Abstract

Objective In this study, we report the indications for prenatal cytogenetic diagnosis of triploid cases, in an attempt to identify clues to early diagnosis. Study design This was a retrospective analysis of prenatal cases of triploidy during a 9-year period at mainland China. Clinical data were reviewed for these cases, including maternal demographics, indications for invasive testing, fetal ultrasound findings, and pregnancy outcomes. Results A total of 22 singleton pregnancies affected with triploid fetuses were detected. The fetal karyotype included 69,XXX (72.7%) and 69,XXY (27.3%). Eighteen cases were identified by the first trimester screening program. One case was missed by maternal cell-free DNA testing, but detected by second trimester anatomy scan. Three cases escaped the first trimester screening and were detected by second trimester anatomy scan. Conclusions The present study demonstrates that most triploid cases can be diagnosed prenatally during the first trimester.

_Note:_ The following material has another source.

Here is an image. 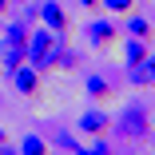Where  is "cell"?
<instances>
[{"mask_svg":"<svg viewBox=\"0 0 155 155\" xmlns=\"http://www.w3.org/2000/svg\"><path fill=\"white\" fill-rule=\"evenodd\" d=\"M115 127H119V135L123 139H131V143H139L147 131H151V111L143 107V104H127V107H123V115H119V123H115Z\"/></svg>","mask_w":155,"mask_h":155,"instance_id":"obj_1","label":"cell"},{"mask_svg":"<svg viewBox=\"0 0 155 155\" xmlns=\"http://www.w3.org/2000/svg\"><path fill=\"white\" fill-rule=\"evenodd\" d=\"M84 36H87V44H91V48H100V52H104V48H111V44L119 40V28H115V20H111V16H96V20L84 28Z\"/></svg>","mask_w":155,"mask_h":155,"instance_id":"obj_2","label":"cell"},{"mask_svg":"<svg viewBox=\"0 0 155 155\" xmlns=\"http://www.w3.org/2000/svg\"><path fill=\"white\" fill-rule=\"evenodd\" d=\"M8 80H12V87L20 91V96H28V100H36V96H40V87H44V72L32 68V64H20Z\"/></svg>","mask_w":155,"mask_h":155,"instance_id":"obj_3","label":"cell"},{"mask_svg":"<svg viewBox=\"0 0 155 155\" xmlns=\"http://www.w3.org/2000/svg\"><path fill=\"white\" fill-rule=\"evenodd\" d=\"M36 24H44L48 32H56V36H68V28H72L60 0H40V20H36Z\"/></svg>","mask_w":155,"mask_h":155,"instance_id":"obj_4","label":"cell"},{"mask_svg":"<svg viewBox=\"0 0 155 155\" xmlns=\"http://www.w3.org/2000/svg\"><path fill=\"white\" fill-rule=\"evenodd\" d=\"M76 127H80L84 135H91V139H96V135H107V127H111V115H107L104 107H87V111L80 115V123H76Z\"/></svg>","mask_w":155,"mask_h":155,"instance_id":"obj_5","label":"cell"},{"mask_svg":"<svg viewBox=\"0 0 155 155\" xmlns=\"http://www.w3.org/2000/svg\"><path fill=\"white\" fill-rule=\"evenodd\" d=\"M84 91H87V100H96V104H107V100H115V87H111V80H107L104 72H87V80H84Z\"/></svg>","mask_w":155,"mask_h":155,"instance_id":"obj_6","label":"cell"},{"mask_svg":"<svg viewBox=\"0 0 155 155\" xmlns=\"http://www.w3.org/2000/svg\"><path fill=\"white\" fill-rule=\"evenodd\" d=\"M151 32H155V24L131 8V12H127V24H123V36H135V40H151Z\"/></svg>","mask_w":155,"mask_h":155,"instance_id":"obj_7","label":"cell"},{"mask_svg":"<svg viewBox=\"0 0 155 155\" xmlns=\"http://www.w3.org/2000/svg\"><path fill=\"white\" fill-rule=\"evenodd\" d=\"M0 64H4V76H12L20 64H28V56L20 44H0Z\"/></svg>","mask_w":155,"mask_h":155,"instance_id":"obj_8","label":"cell"},{"mask_svg":"<svg viewBox=\"0 0 155 155\" xmlns=\"http://www.w3.org/2000/svg\"><path fill=\"white\" fill-rule=\"evenodd\" d=\"M147 52H151V44L147 40H135V36H127V40H123V64H143V60H147Z\"/></svg>","mask_w":155,"mask_h":155,"instance_id":"obj_9","label":"cell"},{"mask_svg":"<svg viewBox=\"0 0 155 155\" xmlns=\"http://www.w3.org/2000/svg\"><path fill=\"white\" fill-rule=\"evenodd\" d=\"M16 151H20V155H52V143H48L44 135H36V131H28V135L16 143Z\"/></svg>","mask_w":155,"mask_h":155,"instance_id":"obj_10","label":"cell"},{"mask_svg":"<svg viewBox=\"0 0 155 155\" xmlns=\"http://www.w3.org/2000/svg\"><path fill=\"white\" fill-rule=\"evenodd\" d=\"M28 32H32V24H24V20H8L4 24V44H28Z\"/></svg>","mask_w":155,"mask_h":155,"instance_id":"obj_11","label":"cell"},{"mask_svg":"<svg viewBox=\"0 0 155 155\" xmlns=\"http://www.w3.org/2000/svg\"><path fill=\"white\" fill-rule=\"evenodd\" d=\"M127 80H131V87H155V72L147 68V60L127 68Z\"/></svg>","mask_w":155,"mask_h":155,"instance_id":"obj_12","label":"cell"},{"mask_svg":"<svg viewBox=\"0 0 155 155\" xmlns=\"http://www.w3.org/2000/svg\"><path fill=\"white\" fill-rule=\"evenodd\" d=\"M48 143H52V147H60V151H68V155H76V151H80V147H84V143H80V139H76V135H72V131H64V127H56V131H52V139H48Z\"/></svg>","mask_w":155,"mask_h":155,"instance_id":"obj_13","label":"cell"},{"mask_svg":"<svg viewBox=\"0 0 155 155\" xmlns=\"http://www.w3.org/2000/svg\"><path fill=\"white\" fill-rule=\"evenodd\" d=\"M100 8H104L107 16H127V12L135 8V0H100Z\"/></svg>","mask_w":155,"mask_h":155,"instance_id":"obj_14","label":"cell"},{"mask_svg":"<svg viewBox=\"0 0 155 155\" xmlns=\"http://www.w3.org/2000/svg\"><path fill=\"white\" fill-rule=\"evenodd\" d=\"M24 24H36L40 20V0H28V4H24V16H20Z\"/></svg>","mask_w":155,"mask_h":155,"instance_id":"obj_15","label":"cell"},{"mask_svg":"<svg viewBox=\"0 0 155 155\" xmlns=\"http://www.w3.org/2000/svg\"><path fill=\"white\" fill-rule=\"evenodd\" d=\"M76 68H80V52H72V48H68V52H64V60H60V72H76Z\"/></svg>","mask_w":155,"mask_h":155,"instance_id":"obj_16","label":"cell"},{"mask_svg":"<svg viewBox=\"0 0 155 155\" xmlns=\"http://www.w3.org/2000/svg\"><path fill=\"white\" fill-rule=\"evenodd\" d=\"M80 4H84L87 12H100V0H80Z\"/></svg>","mask_w":155,"mask_h":155,"instance_id":"obj_17","label":"cell"},{"mask_svg":"<svg viewBox=\"0 0 155 155\" xmlns=\"http://www.w3.org/2000/svg\"><path fill=\"white\" fill-rule=\"evenodd\" d=\"M0 155H20V151H16L12 143H0Z\"/></svg>","mask_w":155,"mask_h":155,"instance_id":"obj_18","label":"cell"},{"mask_svg":"<svg viewBox=\"0 0 155 155\" xmlns=\"http://www.w3.org/2000/svg\"><path fill=\"white\" fill-rule=\"evenodd\" d=\"M147 68H151V72H155V52H147Z\"/></svg>","mask_w":155,"mask_h":155,"instance_id":"obj_19","label":"cell"},{"mask_svg":"<svg viewBox=\"0 0 155 155\" xmlns=\"http://www.w3.org/2000/svg\"><path fill=\"white\" fill-rule=\"evenodd\" d=\"M0 16H8V0H0Z\"/></svg>","mask_w":155,"mask_h":155,"instance_id":"obj_20","label":"cell"},{"mask_svg":"<svg viewBox=\"0 0 155 155\" xmlns=\"http://www.w3.org/2000/svg\"><path fill=\"white\" fill-rule=\"evenodd\" d=\"M0 143H8V131H4V123H0Z\"/></svg>","mask_w":155,"mask_h":155,"instance_id":"obj_21","label":"cell"},{"mask_svg":"<svg viewBox=\"0 0 155 155\" xmlns=\"http://www.w3.org/2000/svg\"><path fill=\"white\" fill-rule=\"evenodd\" d=\"M76 155H91V151H87V147H80V151H76Z\"/></svg>","mask_w":155,"mask_h":155,"instance_id":"obj_22","label":"cell"},{"mask_svg":"<svg viewBox=\"0 0 155 155\" xmlns=\"http://www.w3.org/2000/svg\"><path fill=\"white\" fill-rule=\"evenodd\" d=\"M151 131H155V111H151Z\"/></svg>","mask_w":155,"mask_h":155,"instance_id":"obj_23","label":"cell"},{"mask_svg":"<svg viewBox=\"0 0 155 155\" xmlns=\"http://www.w3.org/2000/svg\"><path fill=\"white\" fill-rule=\"evenodd\" d=\"M127 155H139V151H127Z\"/></svg>","mask_w":155,"mask_h":155,"instance_id":"obj_24","label":"cell"},{"mask_svg":"<svg viewBox=\"0 0 155 155\" xmlns=\"http://www.w3.org/2000/svg\"><path fill=\"white\" fill-rule=\"evenodd\" d=\"M151 155H155V151H151Z\"/></svg>","mask_w":155,"mask_h":155,"instance_id":"obj_25","label":"cell"}]
</instances>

The early asymmetrical fetal growth restriction, structural anomalies, and extremely high risk serum screening result for trisomy 21 or 18 should alert the physicians to the investigation of triploidy. Key Message Ultrasound-based first-trimester screening plays a major role in early diagnosis of fetal triploidy. Future replacement of routine first-trimester screening by cell-DNA testing might miss the chance of early diagnosis and management of triploid pregnancies.